START Available data

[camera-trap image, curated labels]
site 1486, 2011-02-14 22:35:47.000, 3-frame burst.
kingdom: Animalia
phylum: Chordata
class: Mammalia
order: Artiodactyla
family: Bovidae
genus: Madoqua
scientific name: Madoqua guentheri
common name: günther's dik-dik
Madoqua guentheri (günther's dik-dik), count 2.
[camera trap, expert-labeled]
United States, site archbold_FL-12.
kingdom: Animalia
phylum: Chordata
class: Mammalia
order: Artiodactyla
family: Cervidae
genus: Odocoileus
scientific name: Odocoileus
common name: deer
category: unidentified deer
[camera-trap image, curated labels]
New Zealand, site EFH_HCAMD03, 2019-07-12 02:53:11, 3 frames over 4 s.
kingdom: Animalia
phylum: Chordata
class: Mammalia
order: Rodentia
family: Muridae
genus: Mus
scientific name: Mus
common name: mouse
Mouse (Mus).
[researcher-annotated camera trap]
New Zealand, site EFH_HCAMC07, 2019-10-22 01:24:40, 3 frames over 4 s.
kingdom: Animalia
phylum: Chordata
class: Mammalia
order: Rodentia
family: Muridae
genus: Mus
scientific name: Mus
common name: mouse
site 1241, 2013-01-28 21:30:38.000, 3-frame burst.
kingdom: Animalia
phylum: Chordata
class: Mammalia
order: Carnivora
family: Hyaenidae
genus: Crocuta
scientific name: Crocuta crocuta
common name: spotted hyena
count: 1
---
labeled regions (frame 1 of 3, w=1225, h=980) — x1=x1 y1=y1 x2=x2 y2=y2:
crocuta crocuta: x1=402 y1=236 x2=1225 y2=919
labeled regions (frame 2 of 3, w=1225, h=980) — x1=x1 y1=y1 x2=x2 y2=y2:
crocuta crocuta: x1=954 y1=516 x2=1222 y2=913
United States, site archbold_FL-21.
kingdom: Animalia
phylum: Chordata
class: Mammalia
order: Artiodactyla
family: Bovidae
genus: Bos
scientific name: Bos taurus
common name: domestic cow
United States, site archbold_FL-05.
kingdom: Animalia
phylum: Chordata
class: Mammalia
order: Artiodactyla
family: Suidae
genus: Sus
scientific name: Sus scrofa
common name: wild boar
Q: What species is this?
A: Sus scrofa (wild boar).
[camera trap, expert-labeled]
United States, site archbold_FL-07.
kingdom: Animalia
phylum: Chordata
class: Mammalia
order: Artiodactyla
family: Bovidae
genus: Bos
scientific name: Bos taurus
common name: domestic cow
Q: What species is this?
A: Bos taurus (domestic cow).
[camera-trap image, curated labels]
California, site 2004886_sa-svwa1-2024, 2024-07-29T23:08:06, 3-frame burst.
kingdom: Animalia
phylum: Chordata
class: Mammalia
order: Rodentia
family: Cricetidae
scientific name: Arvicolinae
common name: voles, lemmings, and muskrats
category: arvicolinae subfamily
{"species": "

END Available data

Set down the entire listing once more, keeping every line exactly as it reads.

[camera-trap image, curated labels]
site 1486, 2011-02-14 22:35:47.000, 3-frame burst.
kingdom: Animalia
phylum: Chordata
class: Mammalia
order: Artiodactyla
family: Bovidae
genus: Madoqua
scientific name: Madoqua guentheri
common name: günther's dik-dik
Madoqua guentheri (günther's dik-dik), count 2.
[camera trap, expert-labeled]
United States, site archbold_FL-12.
kingdom: Animalia
phylum: Chordata
class: Mammalia
order: Artiodactyla
family: Cervidae
genus: Odocoileus
scientific name: Odocoileus
common name: deer
category: unidentified deer
[camera-trap image, curated labels]
New Zealand, site EFH_HCAMD03, 2019-07-12 02:53:11, 3 frames over 4 s.
kingdom: Animalia
phylum: Chordata
class: Mammalia
order: Rodentia
family: Muridae
genus: Mus
scientific name: Mus
common name: mouse
Mouse (Mus).
[researcher-annotated camera trap]
New Zealand, site EFH_HCAMC07, 2019-10-22 01:24:40, 3 frames over 4 s.
kingdom: Animalia
phylum: Chordata
class: Mammalia
order: Rodentia
family: Muridae
genus: Mus
scientific name: Mus
common name: mouse
site 1241, 2013-01-28 21:30:38.000, 3-frame burst.
kingdom: Animalia
phylum: Chordata
class: Mammalia
order: Carnivora
family: Hyaenidae
genus: Crocuta
scientific name: Crocuta crocuta
common name: spotted hyena
count: 1
---
labeled regions (frame 1 of 3, w=1225, h=980) — x1=x1 y1=y1 x2=x2 y2=y2:
crocuta crocuta: x1=402 y1=236 x2=1225 y2=919
labeled regions (frame 2 of 3, w=1225, h=980) — x1=x1 y1=y1 x2=x2 y2=y2:
crocuta crocuta: x1=954 y1=516 x2=1222 y2=913
United States, site archbold_FL-21.
kingdom: Animalia
phylum: Chordata
class: Mammalia
order: Artiodactyla
family: Bovidae
genus: Bos
scientific name: Bos taurus
common name: domestic cow
United States, site archbold_FL-05.
kingdom: Animalia
phylum: Chordata
class: Mammalia
order: Artiodactyla
family: Suidae
genus: Sus
scientific name: Sus scrofa
common name: wild boar
Q: What species is this?
A: Sus scrofa (wild boar).
[camera trap, expert-labeled]
United States, site archbold_FL-07.
kingdom: Animalia
phylum: Chordata
class: Mammalia
order: Artiodactyla
family: Bovidae
genus: Bos
scientific name: Bos taurus
common name: domestic cow
Q: What species is this?
A: Bos taurus (domestic cow).
[camera-trap image, curated labels]
California, site 2004886_sa-svwa1-2024, 2024-07-29T23:08:06, 3-frame burst.
kingdom: Animalia
phylum: Chordata
class: Mammalia
order: Rodentia
family: Cricetidae
scientific name: Arvicolinae
common name: voles, lemmings, and muskrats
category: arvicolinae subfamily
{"species": "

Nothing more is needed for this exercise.